-- start Supplied records --
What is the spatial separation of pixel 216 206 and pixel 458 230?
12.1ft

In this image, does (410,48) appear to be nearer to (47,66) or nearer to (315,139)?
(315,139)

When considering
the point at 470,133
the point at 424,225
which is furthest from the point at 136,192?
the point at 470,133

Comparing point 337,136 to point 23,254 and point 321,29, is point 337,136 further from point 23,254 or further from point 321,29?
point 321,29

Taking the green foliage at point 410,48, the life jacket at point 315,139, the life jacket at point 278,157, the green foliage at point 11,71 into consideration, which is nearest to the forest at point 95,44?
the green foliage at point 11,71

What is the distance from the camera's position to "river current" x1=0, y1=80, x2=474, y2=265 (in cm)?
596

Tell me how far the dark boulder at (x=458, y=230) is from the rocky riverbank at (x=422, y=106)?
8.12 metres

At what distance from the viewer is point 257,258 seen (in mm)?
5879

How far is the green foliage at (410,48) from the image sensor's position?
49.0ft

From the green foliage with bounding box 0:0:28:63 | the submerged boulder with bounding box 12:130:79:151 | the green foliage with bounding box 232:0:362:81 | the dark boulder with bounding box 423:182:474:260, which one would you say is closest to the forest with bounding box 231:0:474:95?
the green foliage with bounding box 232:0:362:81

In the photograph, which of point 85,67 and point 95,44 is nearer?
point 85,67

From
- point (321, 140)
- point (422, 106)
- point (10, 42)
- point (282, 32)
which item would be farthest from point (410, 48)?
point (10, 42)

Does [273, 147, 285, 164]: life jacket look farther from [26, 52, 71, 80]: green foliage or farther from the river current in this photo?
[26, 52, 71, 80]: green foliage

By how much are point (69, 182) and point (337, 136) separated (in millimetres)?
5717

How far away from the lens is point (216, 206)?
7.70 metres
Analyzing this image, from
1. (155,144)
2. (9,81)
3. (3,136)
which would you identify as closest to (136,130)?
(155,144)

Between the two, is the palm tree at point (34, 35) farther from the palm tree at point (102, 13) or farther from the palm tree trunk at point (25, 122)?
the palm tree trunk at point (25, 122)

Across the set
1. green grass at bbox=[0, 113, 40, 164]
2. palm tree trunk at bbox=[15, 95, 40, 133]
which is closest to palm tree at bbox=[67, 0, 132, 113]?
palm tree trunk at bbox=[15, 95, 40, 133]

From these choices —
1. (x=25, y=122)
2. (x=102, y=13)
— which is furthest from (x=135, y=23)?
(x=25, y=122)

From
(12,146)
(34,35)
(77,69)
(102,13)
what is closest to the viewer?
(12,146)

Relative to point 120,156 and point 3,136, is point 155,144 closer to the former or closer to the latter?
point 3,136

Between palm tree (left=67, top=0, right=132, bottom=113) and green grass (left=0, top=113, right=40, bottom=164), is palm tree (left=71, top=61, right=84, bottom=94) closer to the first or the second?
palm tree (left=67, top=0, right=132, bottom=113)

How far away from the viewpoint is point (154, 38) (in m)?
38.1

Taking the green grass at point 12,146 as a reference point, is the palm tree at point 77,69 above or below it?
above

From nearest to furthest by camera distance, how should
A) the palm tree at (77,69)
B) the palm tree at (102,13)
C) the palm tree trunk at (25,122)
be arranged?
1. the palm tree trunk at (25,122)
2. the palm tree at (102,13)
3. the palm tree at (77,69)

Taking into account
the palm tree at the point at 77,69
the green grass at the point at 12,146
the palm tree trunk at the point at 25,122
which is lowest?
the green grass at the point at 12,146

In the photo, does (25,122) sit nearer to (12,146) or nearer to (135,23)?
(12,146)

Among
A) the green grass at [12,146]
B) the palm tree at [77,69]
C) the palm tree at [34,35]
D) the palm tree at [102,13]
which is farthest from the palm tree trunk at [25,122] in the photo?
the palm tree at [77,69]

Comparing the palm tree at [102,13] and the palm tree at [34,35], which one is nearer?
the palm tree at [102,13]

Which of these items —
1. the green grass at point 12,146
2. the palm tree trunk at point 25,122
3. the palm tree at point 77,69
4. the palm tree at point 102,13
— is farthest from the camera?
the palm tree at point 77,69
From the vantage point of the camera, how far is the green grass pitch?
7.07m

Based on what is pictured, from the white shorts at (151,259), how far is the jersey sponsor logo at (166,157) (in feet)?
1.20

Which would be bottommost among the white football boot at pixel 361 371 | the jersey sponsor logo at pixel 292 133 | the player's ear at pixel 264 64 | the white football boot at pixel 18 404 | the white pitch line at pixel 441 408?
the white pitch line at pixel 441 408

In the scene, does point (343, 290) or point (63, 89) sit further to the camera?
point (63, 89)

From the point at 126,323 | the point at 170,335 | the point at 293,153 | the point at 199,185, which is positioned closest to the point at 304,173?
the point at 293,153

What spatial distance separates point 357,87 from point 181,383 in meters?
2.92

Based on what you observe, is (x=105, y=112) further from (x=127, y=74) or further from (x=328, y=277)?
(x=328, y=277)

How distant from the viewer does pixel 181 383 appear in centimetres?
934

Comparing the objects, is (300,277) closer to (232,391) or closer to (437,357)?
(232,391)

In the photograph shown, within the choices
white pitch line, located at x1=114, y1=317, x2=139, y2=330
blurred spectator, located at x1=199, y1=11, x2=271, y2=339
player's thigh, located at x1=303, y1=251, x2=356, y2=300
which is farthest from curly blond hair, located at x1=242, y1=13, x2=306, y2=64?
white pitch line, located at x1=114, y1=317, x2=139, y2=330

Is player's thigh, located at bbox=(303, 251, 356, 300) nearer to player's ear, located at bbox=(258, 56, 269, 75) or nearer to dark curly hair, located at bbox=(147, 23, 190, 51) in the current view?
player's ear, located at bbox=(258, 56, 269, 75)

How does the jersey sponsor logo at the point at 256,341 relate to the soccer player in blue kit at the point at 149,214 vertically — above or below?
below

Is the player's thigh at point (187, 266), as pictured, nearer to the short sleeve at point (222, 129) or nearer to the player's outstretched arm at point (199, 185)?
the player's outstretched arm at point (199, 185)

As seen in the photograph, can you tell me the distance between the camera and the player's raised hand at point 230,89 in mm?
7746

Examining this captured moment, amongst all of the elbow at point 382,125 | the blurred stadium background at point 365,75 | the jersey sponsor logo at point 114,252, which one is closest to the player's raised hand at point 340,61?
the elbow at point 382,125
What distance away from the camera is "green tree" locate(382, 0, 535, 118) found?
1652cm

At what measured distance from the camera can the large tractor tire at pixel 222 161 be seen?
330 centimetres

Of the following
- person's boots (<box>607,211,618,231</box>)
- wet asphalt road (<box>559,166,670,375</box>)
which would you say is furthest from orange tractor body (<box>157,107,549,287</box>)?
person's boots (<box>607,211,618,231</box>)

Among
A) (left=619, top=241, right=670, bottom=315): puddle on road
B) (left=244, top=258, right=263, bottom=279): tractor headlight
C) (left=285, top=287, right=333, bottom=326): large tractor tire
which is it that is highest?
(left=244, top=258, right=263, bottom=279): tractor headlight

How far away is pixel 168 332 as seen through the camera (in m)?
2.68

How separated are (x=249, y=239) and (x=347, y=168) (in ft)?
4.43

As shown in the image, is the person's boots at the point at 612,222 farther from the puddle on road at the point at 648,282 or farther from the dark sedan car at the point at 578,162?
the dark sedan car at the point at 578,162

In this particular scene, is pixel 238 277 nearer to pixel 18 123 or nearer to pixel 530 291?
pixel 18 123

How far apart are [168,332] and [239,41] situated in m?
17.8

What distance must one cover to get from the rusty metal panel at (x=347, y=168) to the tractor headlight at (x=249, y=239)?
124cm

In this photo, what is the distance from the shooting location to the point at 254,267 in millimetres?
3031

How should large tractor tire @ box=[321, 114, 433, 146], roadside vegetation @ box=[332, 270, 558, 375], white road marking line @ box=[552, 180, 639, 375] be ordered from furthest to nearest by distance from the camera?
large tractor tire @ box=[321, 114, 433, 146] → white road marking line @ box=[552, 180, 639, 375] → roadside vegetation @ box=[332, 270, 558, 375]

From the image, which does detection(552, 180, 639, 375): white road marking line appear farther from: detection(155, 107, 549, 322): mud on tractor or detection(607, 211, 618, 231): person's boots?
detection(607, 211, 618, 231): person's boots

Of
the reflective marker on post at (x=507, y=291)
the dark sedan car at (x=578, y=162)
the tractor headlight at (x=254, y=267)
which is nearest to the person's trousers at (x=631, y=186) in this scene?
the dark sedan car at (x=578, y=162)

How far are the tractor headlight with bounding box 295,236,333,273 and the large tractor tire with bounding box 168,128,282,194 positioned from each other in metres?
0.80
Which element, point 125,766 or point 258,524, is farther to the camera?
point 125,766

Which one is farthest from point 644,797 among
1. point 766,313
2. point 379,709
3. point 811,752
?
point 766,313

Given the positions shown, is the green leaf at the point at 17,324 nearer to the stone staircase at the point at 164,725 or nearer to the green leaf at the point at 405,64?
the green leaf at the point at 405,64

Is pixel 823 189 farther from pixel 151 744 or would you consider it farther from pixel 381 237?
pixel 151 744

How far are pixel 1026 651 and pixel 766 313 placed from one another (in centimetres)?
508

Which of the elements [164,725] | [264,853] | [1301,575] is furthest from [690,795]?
-- end Supplied records --
Write out the lines of the data above as a numbered list, skipping blank lines. Begin at the line that contains "Is pixel 823" and continue to the end of the data.

1. Is pixel 823 189 farther from pixel 151 744 or would you consider it farther from pixel 381 237?
2. pixel 151 744
3. How far are pixel 1026 651 and pixel 766 313 placed from one another (in centimetres)?
4. 508
5. Which of the elements [164,725] | [264,853] | [1301,575] is furthest from [690,795]?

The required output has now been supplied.